The independent band 7horse's original song "Meth Lab Zoso Sticker" from their 2011 album Let The 7Horse Run, was used by Scorsese in the film. The bandleader Phil Leavitt said that he received an email from the music clearance for the film, in last July, and added "It came out of the blue, and I still to this day don't know how Martin Scorsese or his people heard it, or who found it. I dug into it a bit and found out that Scorsese finds a lot of his own music for his movies. Randall Poster and [The Band's] Robbie Robertson also worked on the music. Maybe they heard it on satellite radio." Sharon Jones & the Dap-Kings performed the cover version of the 1964 Shirley Bassey single "Goldfinger" that was used in the film's soundtrack.

== Track listing ==

| No. | Title | Artist(s) | Length |
|---|---|---|---|
| 1. | "Mercy, Mercy, Mercy" | Cannonball Adderley | 5:11 |
| 2. | "Dust My Broom" | Elmore James | 2:53 |
| 3. | "Bang! Bang!" | Joe Cuba | 4:06 |
| 4. | "Movin' Out (Anthony's Song)" | Billy Joel | 3:29 |
| 5. | "C'est si bon" | Eartha Kitt | 2:58 |
| 6. | "Goldfinger" | Sharon Jones & The Dap-Kings | 2:30 |
| 7. | "Pretty Thing" | Bo Diddley | 2:49 |
| 8. | "Moonlight in Vermont" (Live at the Pershing Lounge) | Ahmad Jamal | 3:10 |
| 9. | "Smokestack Lightning" | Howlin' Wolf | 3:07 |
| 10. | "Hey Leroy, Your Mama's Callin' You" | The Jimmy Castor Bunch | 2:26 |
| 11. | "Double Dutch" | Malcolm McLaren | 3:56 |
| 12. | "Never Say Never" | Romeo Void | 5:54 |
| 13. | "Meth Lab Zoso Sticker" | 7horse | 3:42 |
| 14. | "Road Runner" | Bo Diddley | 2:46 |
| 15. | "Mrs. Robinson" | The Lemonheads | 3:44 |
| 16. | "Cast Your Fate to the Wind" | Allen Toussaint | 3:19 |
| Total length: |  |  | 56:30 |

== Reception ==

=== Critical response ===
Gregory Heaney of AllMusic mentioned that the soundtrack "evokes the off-the-rails feeling of the film with its eclectic mish-mash of genres" and called it as "solid disc that offers many of the film's thrills without all fraud and greed." Paul Taylor of Lemonwire wrote "Martin Scorsese delivers a film with a soundtrack that hits all the right notes without the use of a traditional score.

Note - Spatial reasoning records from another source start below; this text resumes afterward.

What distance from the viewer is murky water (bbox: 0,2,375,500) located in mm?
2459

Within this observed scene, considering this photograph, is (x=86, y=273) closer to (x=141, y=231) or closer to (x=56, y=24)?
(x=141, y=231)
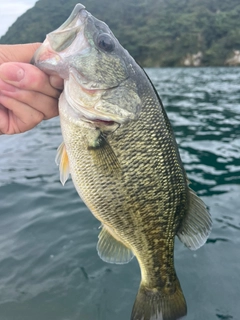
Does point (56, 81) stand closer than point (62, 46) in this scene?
No

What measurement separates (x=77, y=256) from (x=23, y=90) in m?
3.12

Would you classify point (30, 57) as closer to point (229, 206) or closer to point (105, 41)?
point (105, 41)

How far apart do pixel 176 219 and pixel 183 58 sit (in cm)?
7327

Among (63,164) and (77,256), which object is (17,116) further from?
(77,256)

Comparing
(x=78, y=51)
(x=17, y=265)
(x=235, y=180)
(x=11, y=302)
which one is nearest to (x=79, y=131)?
(x=78, y=51)

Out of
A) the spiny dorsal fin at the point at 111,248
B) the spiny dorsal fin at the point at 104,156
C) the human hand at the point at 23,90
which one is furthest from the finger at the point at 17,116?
the spiny dorsal fin at the point at 111,248

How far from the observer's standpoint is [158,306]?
2.78 m

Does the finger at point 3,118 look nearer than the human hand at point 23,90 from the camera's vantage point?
No

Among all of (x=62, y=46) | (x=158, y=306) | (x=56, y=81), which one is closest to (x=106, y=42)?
(x=62, y=46)

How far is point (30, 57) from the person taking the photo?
258 centimetres

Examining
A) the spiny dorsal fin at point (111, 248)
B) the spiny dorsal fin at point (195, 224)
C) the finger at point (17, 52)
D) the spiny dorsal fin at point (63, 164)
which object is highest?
the finger at point (17, 52)

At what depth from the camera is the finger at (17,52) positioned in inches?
100

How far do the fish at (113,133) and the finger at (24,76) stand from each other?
0.20 ft

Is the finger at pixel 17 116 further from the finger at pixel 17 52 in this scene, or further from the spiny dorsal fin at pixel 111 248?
the spiny dorsal fin at pixel 111 248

It's a tall order, but one Scorsese has proven time and time again that he is quite capable of dishing out. It is interesting that, unlike his other period films, in The Wolf of Wall Street, Scorsese draws on more songs that predate the historical setting of the film. It's a stylistic choice that the film benefits from, as it derives from the need to strike the right tone, rather than the historical accuracy of radio hits."

=== Analysis ===
Analysing the film's music, Ryan Leas of Consequence wrote "most of these songs are old and were already old in the era The Wolf of Wall Street depicts. That is not an uncommon quality to the music here. In fact, perhaps the defining characteristic of The Wolf of Wall Street‘s soundtrack is its focus on blues music. There are three Bo Diddley songs and two Howlin' Wolf songs, with John Lee Hooker and Elmore James rounding it out, and that aforementioned 7Horse song basically being used as if it's one of them, too. There are some classics used here, no doubt, but they make little sense in the world of The Wolf of Wall Street." However, he praised the brilliant use of "Smokestack Lightning" in the film which he said, that "The whole effect is ghostly, haunting, and gets at what I would imagine was the primary reason for using blues music so prominently in the movie. Both thematically and formally, blues music is foundational [...] much of blues music does have the sort of libidinous, desire-driven madness shared by Belfort. There's a way to parse Scorsese's use of blues music here as being in touch with something elemental, pulling up specters of Americana to further examine how the corruption of Belfort could be something endemic to the American identity." He mentioned the soundtrack to the film as "diverse as you might expect from Scorsese, but unfortunately, it feels more like a grab bag here than ingenuity" adding that "It's as sprawling and freewheeling as the movie, sure, but it's also mostly predictable."